Davi Kopenawa und die Hutukara Yanomami Organisation aus Brasilien bekamen die Auszeichnung für ihren mutigen Einsatz, den Wald und die Artenvielfalt im Amazonasgebiet zu schützen, und mit ihm die Ländereien und die Kultur der Eingeborenen. Eindrücklich berichtet er von dem neuen Wind, der in Brasilien weht, seit Jair Bolsonaro dort Präsident ist. Er lasse die Goldgräber wieder in die indigenen Gebiete, Gewalt gegen die indigene Bevölkerung habe zugenommen. Das Quecksilber, das durch die illegalen Goldminen frei wird, bedroht seit Jahren die intakte Natur und die Gesundheit der Menschen. Kopenawa will das nicht hinnehmen, sein Engagement gilt dem Erhalt von Land, Gesundheit, Sprache und Kultur der Yanomami.
Aminatou Haidar aus Westsahara erhielt den „Alternativen Nobelpreis“ für ihren gewaltlosen Einsatz für die Rechte der Menschen in Westsahara. Durch Folter und Gefängnis hat sie sich davon nicht abbringen lassen. Vor der Vize-UN-Hochkommissarin für Menschenrechte Kate Gilmore berichtete sie in Genf von dem fehlenden Referendum, das ihrem Volk die Unabhängigkeit geben könnte. 1975 verließ die Kolonialmacht Spanien das Land mit dem Auftrag der UN, ein Referendum für die Selbstbestimmung der Region abzuhalten. Stattdessen annektierte Marokko die Region. Seit 30 Jahren kämpft Haidar gewaltfrei für die Unabhängigkeit ihrer Heimat und ihres Volkes, der Sahrawis, und macht auf Folter und Gewalt gegen ihre Leute aufmerksam. Marokko aber verhindert bis heute ein Referendum, und da noch im Dezember Wahlen anstehen, befürchtet die Menschenrechtlerin Ausschreitungen und Gewalt, denn ihr Volk ist ungeduldig.
Dass die chinesische Frauenrechtlerin Guo Jianmei nicht zur Preisverleihung kommen konnte, erzählt uns viel über China. Vielleicht hilft ihr die Auszeichnung ein wenig bei ihrem Einsatz für die Frauen.

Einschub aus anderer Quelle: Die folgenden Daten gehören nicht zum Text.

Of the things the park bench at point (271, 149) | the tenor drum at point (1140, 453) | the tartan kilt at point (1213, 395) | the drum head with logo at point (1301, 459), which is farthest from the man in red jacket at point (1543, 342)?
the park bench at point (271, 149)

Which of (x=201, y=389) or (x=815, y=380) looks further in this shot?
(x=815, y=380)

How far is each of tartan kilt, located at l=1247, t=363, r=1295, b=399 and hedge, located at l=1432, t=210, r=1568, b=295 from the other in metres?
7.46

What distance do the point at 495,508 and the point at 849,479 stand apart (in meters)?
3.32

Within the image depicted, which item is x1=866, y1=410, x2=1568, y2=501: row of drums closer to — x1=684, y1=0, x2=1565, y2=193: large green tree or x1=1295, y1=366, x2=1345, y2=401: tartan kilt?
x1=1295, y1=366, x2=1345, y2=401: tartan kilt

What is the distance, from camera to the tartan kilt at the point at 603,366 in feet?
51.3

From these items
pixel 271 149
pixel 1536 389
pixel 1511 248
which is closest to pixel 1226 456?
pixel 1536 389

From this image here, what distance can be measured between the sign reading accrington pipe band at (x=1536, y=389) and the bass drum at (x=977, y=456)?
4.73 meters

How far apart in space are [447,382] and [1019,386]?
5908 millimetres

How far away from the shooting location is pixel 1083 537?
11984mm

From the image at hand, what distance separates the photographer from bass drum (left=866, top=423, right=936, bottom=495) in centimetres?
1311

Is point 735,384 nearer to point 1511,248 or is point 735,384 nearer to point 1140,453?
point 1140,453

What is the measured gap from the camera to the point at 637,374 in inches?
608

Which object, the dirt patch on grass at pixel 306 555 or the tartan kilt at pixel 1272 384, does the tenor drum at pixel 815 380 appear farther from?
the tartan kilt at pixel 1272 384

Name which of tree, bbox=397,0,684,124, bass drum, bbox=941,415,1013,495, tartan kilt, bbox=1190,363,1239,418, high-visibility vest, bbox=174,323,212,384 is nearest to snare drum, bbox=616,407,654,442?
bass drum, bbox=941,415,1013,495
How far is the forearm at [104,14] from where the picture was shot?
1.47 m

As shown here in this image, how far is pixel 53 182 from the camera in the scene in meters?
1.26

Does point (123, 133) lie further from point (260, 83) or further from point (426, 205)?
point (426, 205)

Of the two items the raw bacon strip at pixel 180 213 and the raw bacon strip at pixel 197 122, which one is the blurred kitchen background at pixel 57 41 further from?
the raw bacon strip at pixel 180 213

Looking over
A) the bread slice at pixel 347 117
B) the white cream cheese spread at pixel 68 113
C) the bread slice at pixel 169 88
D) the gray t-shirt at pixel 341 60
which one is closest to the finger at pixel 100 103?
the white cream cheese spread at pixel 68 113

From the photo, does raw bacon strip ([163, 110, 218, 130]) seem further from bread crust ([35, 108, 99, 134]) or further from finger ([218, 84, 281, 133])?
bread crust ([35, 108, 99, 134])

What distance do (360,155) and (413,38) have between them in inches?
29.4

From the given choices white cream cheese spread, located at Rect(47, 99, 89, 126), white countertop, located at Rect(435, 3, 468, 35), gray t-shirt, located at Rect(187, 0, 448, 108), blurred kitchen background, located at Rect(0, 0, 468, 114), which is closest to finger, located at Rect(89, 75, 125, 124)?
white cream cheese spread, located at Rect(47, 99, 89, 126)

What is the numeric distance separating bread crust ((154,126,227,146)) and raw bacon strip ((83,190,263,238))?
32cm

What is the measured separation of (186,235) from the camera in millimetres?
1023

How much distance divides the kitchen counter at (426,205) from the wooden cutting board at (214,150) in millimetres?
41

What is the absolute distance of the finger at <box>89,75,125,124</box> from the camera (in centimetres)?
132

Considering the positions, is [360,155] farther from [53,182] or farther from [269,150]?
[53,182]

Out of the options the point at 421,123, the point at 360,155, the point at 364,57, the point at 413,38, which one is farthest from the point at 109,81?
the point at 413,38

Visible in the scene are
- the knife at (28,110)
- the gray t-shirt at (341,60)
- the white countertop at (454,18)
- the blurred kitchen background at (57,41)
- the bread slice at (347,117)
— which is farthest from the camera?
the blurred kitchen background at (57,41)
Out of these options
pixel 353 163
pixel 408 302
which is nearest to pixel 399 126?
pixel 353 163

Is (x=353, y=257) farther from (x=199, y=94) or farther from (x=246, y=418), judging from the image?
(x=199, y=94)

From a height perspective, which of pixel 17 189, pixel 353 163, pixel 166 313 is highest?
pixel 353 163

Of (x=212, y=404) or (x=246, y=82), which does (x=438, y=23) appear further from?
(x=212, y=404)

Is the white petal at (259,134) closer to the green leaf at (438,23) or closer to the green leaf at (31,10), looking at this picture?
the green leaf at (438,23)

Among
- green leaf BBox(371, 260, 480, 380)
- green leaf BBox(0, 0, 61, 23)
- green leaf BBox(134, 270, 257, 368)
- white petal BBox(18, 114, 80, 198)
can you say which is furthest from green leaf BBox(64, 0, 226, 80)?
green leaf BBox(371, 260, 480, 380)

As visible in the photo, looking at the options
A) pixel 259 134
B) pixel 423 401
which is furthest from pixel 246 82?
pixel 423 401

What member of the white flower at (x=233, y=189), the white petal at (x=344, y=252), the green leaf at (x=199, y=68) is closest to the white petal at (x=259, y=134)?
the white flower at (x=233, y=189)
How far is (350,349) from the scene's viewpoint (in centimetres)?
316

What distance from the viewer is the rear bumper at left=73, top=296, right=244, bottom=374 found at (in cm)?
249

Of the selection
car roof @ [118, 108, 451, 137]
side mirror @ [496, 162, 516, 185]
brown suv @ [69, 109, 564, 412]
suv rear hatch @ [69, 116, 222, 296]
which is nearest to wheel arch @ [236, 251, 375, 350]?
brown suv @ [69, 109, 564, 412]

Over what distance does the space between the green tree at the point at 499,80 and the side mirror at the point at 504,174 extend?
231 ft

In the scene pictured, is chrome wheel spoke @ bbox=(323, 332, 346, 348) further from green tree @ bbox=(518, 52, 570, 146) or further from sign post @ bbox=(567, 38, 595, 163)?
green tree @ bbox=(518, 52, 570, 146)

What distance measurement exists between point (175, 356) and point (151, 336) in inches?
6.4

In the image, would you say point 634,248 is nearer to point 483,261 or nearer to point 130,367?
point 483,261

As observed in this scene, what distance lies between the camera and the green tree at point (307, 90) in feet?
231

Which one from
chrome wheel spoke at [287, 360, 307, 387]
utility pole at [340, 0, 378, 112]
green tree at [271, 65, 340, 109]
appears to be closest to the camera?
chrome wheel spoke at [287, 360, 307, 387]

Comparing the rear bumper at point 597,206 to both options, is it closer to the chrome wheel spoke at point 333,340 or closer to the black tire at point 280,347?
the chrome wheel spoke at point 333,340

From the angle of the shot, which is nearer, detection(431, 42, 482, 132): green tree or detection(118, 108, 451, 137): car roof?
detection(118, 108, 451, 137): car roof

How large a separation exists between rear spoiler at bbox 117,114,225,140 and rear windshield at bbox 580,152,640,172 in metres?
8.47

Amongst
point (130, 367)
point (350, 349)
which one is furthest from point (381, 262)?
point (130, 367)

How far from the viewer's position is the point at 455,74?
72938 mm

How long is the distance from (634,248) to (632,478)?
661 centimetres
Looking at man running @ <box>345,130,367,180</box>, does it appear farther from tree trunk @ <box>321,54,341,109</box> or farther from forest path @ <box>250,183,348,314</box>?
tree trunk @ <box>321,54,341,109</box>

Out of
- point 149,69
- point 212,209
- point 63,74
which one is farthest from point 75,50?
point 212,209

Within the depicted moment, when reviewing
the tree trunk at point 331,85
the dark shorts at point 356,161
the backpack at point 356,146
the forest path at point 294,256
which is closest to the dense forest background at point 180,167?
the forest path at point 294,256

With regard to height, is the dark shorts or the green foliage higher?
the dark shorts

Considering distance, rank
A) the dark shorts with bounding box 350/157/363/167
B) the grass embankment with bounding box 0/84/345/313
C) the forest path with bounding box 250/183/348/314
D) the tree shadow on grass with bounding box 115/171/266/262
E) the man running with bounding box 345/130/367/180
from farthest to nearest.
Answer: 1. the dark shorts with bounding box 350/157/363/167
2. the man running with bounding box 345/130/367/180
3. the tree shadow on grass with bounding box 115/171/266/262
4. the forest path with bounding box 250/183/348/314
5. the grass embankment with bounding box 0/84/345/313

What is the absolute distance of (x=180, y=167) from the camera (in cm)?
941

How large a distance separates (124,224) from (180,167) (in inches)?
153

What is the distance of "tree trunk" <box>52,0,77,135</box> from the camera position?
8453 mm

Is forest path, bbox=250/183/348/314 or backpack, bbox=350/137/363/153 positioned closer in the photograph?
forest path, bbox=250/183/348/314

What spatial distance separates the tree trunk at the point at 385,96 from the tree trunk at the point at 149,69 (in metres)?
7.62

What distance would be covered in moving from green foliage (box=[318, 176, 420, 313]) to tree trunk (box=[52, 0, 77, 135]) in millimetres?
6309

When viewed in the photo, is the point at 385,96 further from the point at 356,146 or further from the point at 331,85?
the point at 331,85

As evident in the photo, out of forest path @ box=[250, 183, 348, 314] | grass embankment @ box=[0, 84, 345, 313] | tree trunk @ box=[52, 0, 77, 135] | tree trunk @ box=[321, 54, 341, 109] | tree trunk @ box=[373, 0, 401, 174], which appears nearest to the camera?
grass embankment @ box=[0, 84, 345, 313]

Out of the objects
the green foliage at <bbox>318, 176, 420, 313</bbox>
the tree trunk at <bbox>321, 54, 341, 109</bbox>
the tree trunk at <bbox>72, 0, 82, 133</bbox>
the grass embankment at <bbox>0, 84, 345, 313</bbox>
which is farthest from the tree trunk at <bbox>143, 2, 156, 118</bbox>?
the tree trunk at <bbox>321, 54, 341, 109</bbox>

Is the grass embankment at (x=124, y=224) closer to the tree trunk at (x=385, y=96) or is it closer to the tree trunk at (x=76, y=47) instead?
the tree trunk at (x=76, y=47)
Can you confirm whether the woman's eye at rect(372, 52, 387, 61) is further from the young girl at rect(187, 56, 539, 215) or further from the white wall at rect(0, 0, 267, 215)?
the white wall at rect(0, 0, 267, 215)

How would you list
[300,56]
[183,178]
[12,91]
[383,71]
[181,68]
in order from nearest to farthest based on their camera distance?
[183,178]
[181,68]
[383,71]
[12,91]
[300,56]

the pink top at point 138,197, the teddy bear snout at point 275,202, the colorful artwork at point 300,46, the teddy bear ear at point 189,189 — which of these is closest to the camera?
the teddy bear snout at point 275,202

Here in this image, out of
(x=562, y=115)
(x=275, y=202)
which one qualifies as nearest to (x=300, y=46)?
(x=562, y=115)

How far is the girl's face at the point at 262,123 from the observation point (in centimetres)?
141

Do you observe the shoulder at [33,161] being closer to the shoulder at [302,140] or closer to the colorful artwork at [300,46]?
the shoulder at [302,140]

Die Juristin hat Tausenden Frauen den Zugang zu den Gerichten ermöglicht und immer wieder auf die Frauenfeindlichkeit im Rechtssystem hingewiesen. Sie hilft Frauen durch den juristischen Prozess, die unter sexuellem Missbrauch, ungerechter Bezahlung, frauenfeindlichen Arbeitsverträgen oder erzwungener Frühverrentung leiden. Ein schöner Satz von ihr: „Lasst den Sonnenschein des Gesetzes jeden Winkel unseres Lebens aufhellen.“
Greta Thunberg, die schwedische Kilmaaktivistin, ist innerhalb eines Jahres mit ihren Schulstreiks weltberühmt geworden – man muss sie nicht weiter vorstellen. Wir haben ihr den Preis verliehen als Sprachrohr eines politischen Aufrufs, die wissenschaftlichen Fakten und den Klimawandel anzuerkennen. Wir hoffen, dass Greta, die erst 16 Jahre alt ist, nicht unter der Last ihres Engagements zerbricht.
Die Verleihung des Right Livelihood Awards fand in diesem Jahr zum 40. Mal statt, und so war es auch ein Abend, der den Gründer Jakob von Uexküll feierte. Er hatte seinerzeit beim Nobelkomitee weitere Preise für besondere Verdienste eingefordert – etwa Umweltschutz oder Menschenrechte. Als er auf taube Ohren stieß, verkaufte er eine wertvolle Briefmarkensammlung und gründete den „Alternativen Nobelpreis“. Seither schaffen wir es, Jahr für Jahr durch Menschen, die uns gewogen sind, das Preisgeld für die Preisträger aufzubringen. Das zeigt, dass Jakob nicht der einzige Mensch war und ist, der neben wissenschaftlichen Errungenschaften auch den Einsatz für Werte wichtig findet. Wir versuchen, mit der Auszeichnung Öffentlichkeit für die Preisträger zu schaffen, und mit dem Preisgeld die Projekte zu unterstützen, in denen die Preisträger arbeiten. Die Belohnung für uns ist, jedes Jahr wieder wunderbare Menschen kennenzulernen.